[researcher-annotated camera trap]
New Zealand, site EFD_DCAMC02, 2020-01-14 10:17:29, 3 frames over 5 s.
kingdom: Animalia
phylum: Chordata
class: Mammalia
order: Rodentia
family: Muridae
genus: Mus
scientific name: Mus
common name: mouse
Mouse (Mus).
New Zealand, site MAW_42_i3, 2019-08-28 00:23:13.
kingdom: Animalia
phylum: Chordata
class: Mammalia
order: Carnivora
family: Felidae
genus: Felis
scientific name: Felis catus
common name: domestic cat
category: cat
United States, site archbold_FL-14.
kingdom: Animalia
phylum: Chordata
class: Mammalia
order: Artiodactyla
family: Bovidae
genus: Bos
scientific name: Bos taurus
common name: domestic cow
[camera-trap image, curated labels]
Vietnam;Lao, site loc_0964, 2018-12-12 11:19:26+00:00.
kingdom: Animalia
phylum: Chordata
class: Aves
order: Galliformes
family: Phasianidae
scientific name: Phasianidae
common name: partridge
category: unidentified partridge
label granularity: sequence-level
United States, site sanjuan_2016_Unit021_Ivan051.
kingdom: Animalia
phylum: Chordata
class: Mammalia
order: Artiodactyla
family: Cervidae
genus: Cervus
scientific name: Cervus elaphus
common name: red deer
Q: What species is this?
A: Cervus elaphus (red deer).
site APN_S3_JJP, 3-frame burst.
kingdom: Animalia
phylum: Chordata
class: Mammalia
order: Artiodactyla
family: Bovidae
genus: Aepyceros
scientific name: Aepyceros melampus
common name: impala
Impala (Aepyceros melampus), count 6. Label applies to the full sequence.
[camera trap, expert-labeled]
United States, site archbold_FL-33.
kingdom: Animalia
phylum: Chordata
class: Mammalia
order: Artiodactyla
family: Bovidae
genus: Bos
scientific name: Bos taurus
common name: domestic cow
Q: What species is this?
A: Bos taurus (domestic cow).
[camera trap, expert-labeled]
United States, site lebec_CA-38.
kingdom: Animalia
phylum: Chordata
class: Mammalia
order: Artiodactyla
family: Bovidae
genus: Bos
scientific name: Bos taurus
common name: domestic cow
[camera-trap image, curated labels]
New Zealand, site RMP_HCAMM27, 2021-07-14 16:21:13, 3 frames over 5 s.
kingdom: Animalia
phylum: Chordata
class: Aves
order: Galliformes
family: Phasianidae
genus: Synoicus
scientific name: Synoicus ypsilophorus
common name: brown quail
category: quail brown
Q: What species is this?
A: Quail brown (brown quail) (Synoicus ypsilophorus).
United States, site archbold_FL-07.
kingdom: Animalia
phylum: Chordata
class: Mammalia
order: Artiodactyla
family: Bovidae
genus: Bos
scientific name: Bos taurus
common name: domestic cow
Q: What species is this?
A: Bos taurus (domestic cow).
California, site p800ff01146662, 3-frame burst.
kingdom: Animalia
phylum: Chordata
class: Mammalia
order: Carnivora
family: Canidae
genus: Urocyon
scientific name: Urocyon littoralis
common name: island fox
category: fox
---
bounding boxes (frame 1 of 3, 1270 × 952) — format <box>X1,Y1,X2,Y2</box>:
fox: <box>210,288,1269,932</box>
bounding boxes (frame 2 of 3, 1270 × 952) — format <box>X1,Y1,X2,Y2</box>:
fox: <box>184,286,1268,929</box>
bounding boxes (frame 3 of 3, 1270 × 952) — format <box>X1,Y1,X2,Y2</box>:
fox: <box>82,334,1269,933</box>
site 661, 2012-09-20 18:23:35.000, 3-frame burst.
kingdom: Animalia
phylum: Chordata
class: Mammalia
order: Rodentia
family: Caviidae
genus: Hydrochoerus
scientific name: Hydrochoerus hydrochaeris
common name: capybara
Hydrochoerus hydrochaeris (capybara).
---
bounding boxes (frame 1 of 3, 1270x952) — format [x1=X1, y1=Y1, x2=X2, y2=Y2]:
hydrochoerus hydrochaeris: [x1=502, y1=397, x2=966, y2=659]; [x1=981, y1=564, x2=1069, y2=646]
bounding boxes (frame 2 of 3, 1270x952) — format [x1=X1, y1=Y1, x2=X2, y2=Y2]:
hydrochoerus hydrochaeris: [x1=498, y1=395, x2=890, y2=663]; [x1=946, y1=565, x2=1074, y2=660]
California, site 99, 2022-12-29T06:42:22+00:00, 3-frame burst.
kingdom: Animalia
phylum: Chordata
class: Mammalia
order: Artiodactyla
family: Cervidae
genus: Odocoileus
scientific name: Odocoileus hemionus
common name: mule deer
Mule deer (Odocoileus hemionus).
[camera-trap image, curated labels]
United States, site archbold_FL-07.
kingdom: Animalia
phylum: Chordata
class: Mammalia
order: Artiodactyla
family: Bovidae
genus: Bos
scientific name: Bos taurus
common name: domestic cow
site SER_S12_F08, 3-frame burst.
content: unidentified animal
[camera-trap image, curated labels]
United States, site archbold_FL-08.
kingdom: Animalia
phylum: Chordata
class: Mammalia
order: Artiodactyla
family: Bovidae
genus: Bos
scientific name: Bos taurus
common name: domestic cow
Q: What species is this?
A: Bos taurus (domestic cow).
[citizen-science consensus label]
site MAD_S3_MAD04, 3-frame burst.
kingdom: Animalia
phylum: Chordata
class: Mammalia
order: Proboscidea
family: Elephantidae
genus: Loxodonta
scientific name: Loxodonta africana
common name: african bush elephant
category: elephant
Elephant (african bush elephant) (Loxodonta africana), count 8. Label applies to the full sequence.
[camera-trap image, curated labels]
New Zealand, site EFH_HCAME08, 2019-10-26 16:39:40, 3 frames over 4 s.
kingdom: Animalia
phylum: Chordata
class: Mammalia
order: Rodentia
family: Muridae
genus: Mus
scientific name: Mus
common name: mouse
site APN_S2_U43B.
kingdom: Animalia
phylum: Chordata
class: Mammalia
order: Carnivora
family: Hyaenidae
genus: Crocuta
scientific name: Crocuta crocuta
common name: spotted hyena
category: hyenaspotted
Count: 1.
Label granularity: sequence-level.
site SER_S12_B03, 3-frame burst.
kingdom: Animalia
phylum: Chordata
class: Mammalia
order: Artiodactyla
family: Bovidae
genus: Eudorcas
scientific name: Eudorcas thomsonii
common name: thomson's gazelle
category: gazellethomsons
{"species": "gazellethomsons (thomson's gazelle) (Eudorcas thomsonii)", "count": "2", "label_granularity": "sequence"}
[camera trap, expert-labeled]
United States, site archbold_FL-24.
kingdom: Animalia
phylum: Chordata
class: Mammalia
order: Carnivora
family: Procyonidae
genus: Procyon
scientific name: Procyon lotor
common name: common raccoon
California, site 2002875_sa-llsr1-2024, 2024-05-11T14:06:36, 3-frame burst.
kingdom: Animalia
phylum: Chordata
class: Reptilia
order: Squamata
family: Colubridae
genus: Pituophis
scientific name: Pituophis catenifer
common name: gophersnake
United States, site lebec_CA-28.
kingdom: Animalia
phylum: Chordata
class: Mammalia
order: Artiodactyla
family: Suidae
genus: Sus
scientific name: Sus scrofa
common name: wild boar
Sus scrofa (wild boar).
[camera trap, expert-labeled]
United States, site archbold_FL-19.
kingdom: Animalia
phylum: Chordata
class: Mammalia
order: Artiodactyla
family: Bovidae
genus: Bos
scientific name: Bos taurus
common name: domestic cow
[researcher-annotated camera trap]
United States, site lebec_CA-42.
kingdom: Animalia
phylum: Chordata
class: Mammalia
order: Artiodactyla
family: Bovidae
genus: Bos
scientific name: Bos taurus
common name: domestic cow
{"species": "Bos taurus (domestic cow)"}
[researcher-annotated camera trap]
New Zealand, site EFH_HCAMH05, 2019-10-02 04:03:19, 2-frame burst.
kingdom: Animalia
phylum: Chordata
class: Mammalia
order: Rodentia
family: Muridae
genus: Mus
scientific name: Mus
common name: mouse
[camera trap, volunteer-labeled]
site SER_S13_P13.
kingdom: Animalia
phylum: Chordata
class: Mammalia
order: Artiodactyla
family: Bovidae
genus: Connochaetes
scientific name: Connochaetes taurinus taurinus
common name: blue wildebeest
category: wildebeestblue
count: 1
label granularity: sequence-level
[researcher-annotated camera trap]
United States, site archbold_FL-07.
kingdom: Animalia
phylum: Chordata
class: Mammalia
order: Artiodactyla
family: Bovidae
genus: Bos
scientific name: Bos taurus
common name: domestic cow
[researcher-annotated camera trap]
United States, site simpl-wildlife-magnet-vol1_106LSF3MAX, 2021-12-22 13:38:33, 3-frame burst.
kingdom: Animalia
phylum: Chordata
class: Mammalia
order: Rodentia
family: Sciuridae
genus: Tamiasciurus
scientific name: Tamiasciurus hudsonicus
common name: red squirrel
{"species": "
--------------------------------
--- TRY IT ---
From the data above, gather every line that includes the word "Zealand".

--- RESPONSE TO THE EXERCISE ---
New Zealand, site EFD_DCAMC02, 2020-01-14 10:17:29, 3 frames over 5 s.
New Zealand, site MAW_42_i3, 2019-08-28 00:23:13.
New Zealand, site RMP_HCAMM27, 2021-07-14 16:21:13, 3 frames over 5 s.
New Zealand, site EFH_HCAME08, 2019-10-26 16:39:40, 3 frames over 4 s.
New Zealand, site EFH_HCAMH05, 2019-10-02 04:03:19, 2-frame burst.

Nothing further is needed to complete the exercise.